In a recent Canadian case ('Prevost') that was litigated before the Canadian Supreme Tax Court, the court took a very legalistic approach. A Dutch SPV that owned a Canadian subsidiary and was under a contractual obligation to pay 80% of its dividend income out to its two parent companies (this was JV set-up) and was clearly inserted in the money loop to reduce Canadian dividend w/h tax, was still judged to be the beneficial owner of its dividend income, irrespective of the onward payment obligation.

In this respect the Canadian 'Velcro' case should perhaps also be mentioned because in that case a very lenient lower Canadian Tax Court judged that if a Dutch SPV was contractually allowed to take 30 days before having to pay its royalty income onwards to a Curacao based group company, it was apparently ''able to avail over its royalty income and should be considered the beneficial owner of it''.

I am rather afraid that tax courts in many other countries will not be so lenient even though the Canadian Supreme Court relied on an in-depth analysis of the OECD commentary concerning the beneficial ownership notion in its Model Tax Treaty which was found to be applicable to the Dutch/Canadian tax treaty. And in my view, beneficial ownership of dividends and capital gains is easier to defend than beneficial ownership of interest and royalty conduit entities. SPVs involved in collecting these money flows for their UBOs (group companies or other) are usually obliged to pay their receipts onwards within five working days.

Incidentally, I have been amazed for a long time that tax authorities do not simply ask for a copy of the annual accounts of SPVs (or entities they suspect to be SPVs) for a review of their beneficial ownership status. The reason for my amazement is that in 98% of the cases, such annual accounts immediately reveal that over 90% of the dividend, capital gain, interest or royalty income is paid onwards. Most treaties contain an exchange of information article, so obtaining a copy of the often very revealing annual accounts of the receiving entity would be a simple way of checking for the revenue services in countries that doubt the entitlement to treaty benefits of the foreign entities to which dividends, capital gains, royalties or interest are paid as a 'first tax sanity test'.

→ **Directions**:
1. Reproduce the passage on beneficial ownership word for word, from "In a recent" down to "onward payment obligation.".
2. Answer these questions from the passage on beneficial ownership:
(a) What share of its dividend income was the Dutch SPV in the Prevost case contractually obliged to pay out to its two parent companies?
(b) In the Velcro case, how many days was the Dutch SPV contractually allowed before having to pay its royalty income onwards?
(c) Within how many working days are SPVs that collect interest and royalty flows usually obliged to pay their receipts onwards?
3. Carry the passage on beneficial ownership forward from where it stops.

→ **Collected data**:

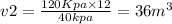 v2=\frac {120 Kpa\times 12}{40 kpa}=36 m^{3}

→ **Per-task answers**:
1.
In a recent Canadian case ('Prevost') that was litigated before the Canadian Supreme Tax Court, the court took a very legalistic approach. A Dutch SPV that owned a Canadian subsidiary and was under a contractual obligation to pay 80% of its dividend income out to its two parent companies (this was JV set-up) and was clearly inserted in the money loop to reduce Canadian dividend w/h tax, was still judged to be the beneficial owner of its dividend income, irrespective of the onward payment obligation.

2.
(a) 80%
(b) 30 days
(c) Five working days

3.
Instead, tax authorities have asked the OECD to come up with 'beneficial ownership guidelines' which the OECD is hard at work on, but a first version published several months ago for public consultation was judged to be overly restrictive so a second version will follow, likely before the end of 2012. In addition, tax authorities are putting pressure on their governments to develop national 'substance tests' for foreign entities. Apparently they do not seem to realize that such national tests can be found to contravene tax treaties and the OECD comments and it is likely that tax judges also outside Canada will take a close look at the Prevost case, because of its thorough analysis of the OECD commentary of the beneficial ownership issue.

Over the last two years, one can observe a very substantial increase in the interest of tax authorities in the beneficial ownership test in tax treaties. With the exception of a few countries (the US and Germany) this test used to always get ignored. Tax auditors are usually not lawyers and have always found it difficult to apply that test in practice. The residency certificates which are part of any tax treaty benefit claim used to be good enough to convince them that the reduction of withholding tax was in order. But those days are over for good. The European Commission has now also promised to bring out guidelines on the beneficial ownership issue, soon, another signal that should not be taken lightly.

Anyone who continues to ignore the (indirect but significant) connection between 'substance' and the beneficial ownership test in tax treaties when structuring SPVs might well deeply regret this in a few years time. And because governments are looking for tax money more intensely than ever before due to the financial crisis, as soon as their government, the OECD or the European Commission gives them the weapons, the revenue services will start using them. And it is clearly not enough to say ''well, we will likely prevail in court'' because once a case is being litigated the SPV is 'dead in the water': no CEO or CFO will want to take the risk to continue that SPVs activity or set up a similar one, until the case has been litigated, which will usually take five years or more.

National substance rules for foreign entities (Germany, China)

Back to the basic question: what does 'substance' have to do with 'beneficial ownership'? The scope of this chapter forbids me to discuss a multitude of countries (and I may again refer the reader to the articles in European Taxation in September and October 2010 mentioned above, which do discuss the rules in a variety of countries), but let's look at two tax jurisdictions with substance rules, an old one and a new one.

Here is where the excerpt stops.